Our Rajasthan Tour Group Itinerary:
- Jaisalmer – The golden city is built of ochre sandstone with its ancient fort carved from the solid rock above the desert floor. We stayed at Mandir Palace, one home of the 500 royal families of India. The Prince of Jaisalmer welcomed our small tour group for tea and sunset from his rooftop home. The city was very walkable but the fort is being impacted by heavy traffic. With that in mind, we walked up to and around the fort easily.
- Setrawa – Visiting the village of Setrawa and the home of Sambhali Trust was the centerpiece of the trip. In the village we stoped at shops, admiring local crafts, met nomads. One afternoon the ladies at Sambhali Trust demonstrated how to wear saris, decorated our hands with henna, and showed us how to prepare local foods. Lodging was in a family compound where local musicians joined us at dinner after a camel cart ride to the sand dunes for chai at sunset.
- Jodhpur – The Blue City is famous for the cerulean walls in the village at the base of the grand fort. Sambhali Trust has a shop there and a guest house where women come to gain job skills. Two boarding houses in town make it possible for girls to get an education. What fun it was to join them for an International Women’s Day parade through downtown. I loved surveying the reservoirs and deep functional step wells that dot the city center. Over lunch at the Stair Well Cafe, I watched boys dare each other in jumping trials from verandas into the cool waters dozens of feet below.

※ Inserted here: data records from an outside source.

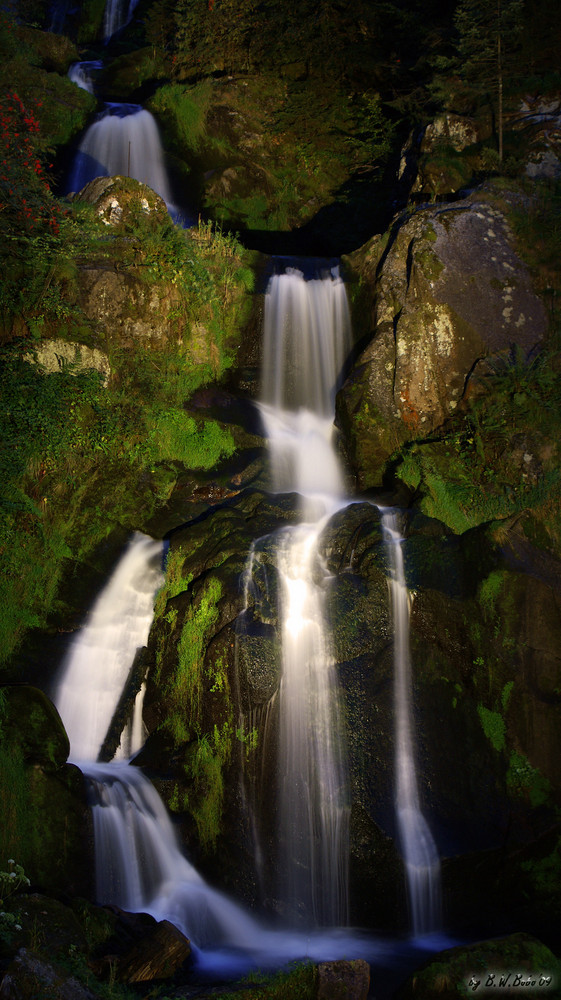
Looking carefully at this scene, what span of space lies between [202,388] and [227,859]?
7.12 meters

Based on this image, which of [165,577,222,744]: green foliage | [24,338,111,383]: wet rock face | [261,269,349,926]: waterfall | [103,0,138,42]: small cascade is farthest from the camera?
[103,0,138,42]: small cascade

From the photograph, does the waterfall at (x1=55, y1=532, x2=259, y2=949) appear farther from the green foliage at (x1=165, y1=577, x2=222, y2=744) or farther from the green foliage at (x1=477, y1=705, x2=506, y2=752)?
the green foliage at (x1=477, y1=705, x2=506, y2=752)

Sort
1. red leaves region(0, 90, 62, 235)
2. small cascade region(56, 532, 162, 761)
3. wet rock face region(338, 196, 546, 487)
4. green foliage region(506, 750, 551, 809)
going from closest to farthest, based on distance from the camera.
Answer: green foliage region(506, 750, 551, 809) → small cascade region(56, 532, 162, 761) → red leaves region(0, 90, 62, 235) → wet rock face region(338, 196, 546, 487)

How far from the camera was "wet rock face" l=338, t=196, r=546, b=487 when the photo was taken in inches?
401

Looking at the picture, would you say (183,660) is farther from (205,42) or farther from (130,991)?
(205,42)

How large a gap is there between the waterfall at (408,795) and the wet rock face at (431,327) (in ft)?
10.2

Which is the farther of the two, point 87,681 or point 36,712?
point 87,681

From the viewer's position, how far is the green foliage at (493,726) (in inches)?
263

- Pushkar – The lake is surrounded with steps that fill with bathers in the evenings and between temples, international bohos slither and dance. There’s a camel fair in the fall but it was quiet during our visit aside from the temple chants and bells. It’s a beautiful, calm place I could stay in for days.
- Jaipur – The Pink City and Old Jaipur Center are decorated with clay facades scrolled with elaborate white designs. The city is laced with specialty markets and temples. We visited the Textile Center, Amer Fort and viewed the Wind Palace.

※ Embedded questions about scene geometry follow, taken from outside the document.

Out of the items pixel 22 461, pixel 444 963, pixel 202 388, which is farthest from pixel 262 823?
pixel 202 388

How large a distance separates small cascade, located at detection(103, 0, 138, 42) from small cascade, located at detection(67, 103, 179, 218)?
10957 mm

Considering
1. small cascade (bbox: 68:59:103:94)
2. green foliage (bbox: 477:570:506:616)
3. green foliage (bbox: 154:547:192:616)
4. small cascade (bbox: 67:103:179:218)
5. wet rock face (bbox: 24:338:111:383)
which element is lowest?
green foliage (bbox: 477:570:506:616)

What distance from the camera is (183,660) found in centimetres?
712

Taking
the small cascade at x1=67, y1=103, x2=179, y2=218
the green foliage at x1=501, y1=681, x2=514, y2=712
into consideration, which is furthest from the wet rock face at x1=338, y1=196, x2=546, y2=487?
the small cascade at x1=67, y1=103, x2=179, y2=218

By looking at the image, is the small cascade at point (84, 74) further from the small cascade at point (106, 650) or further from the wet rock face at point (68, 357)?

- Agra – The Taj Mahal earns every accolade it’s ever received. A jewel in the midst of a garden state, each face is identical and it sits along a riverbank. Roads to the Taj cut through town, vast fields of wheat, and herds of goats on the way to the center.
- New Delhi – Lotus Temple is a stunning Bahai Center. We luckily arrived for a short ceremony with chants from many of the world’s religions echoing through the building. Other temples of note: The Hare Krishna Temple, Mosque and Sihk Centers. Riding a pedi-cab through passages with walls narrow enough to touch was an incredible way to visit the Spice Market.
Rajasthan is only one region of India! Now I know why people return multiple times – there are so many other areas to see and experience. Somehow I’ll return again and again.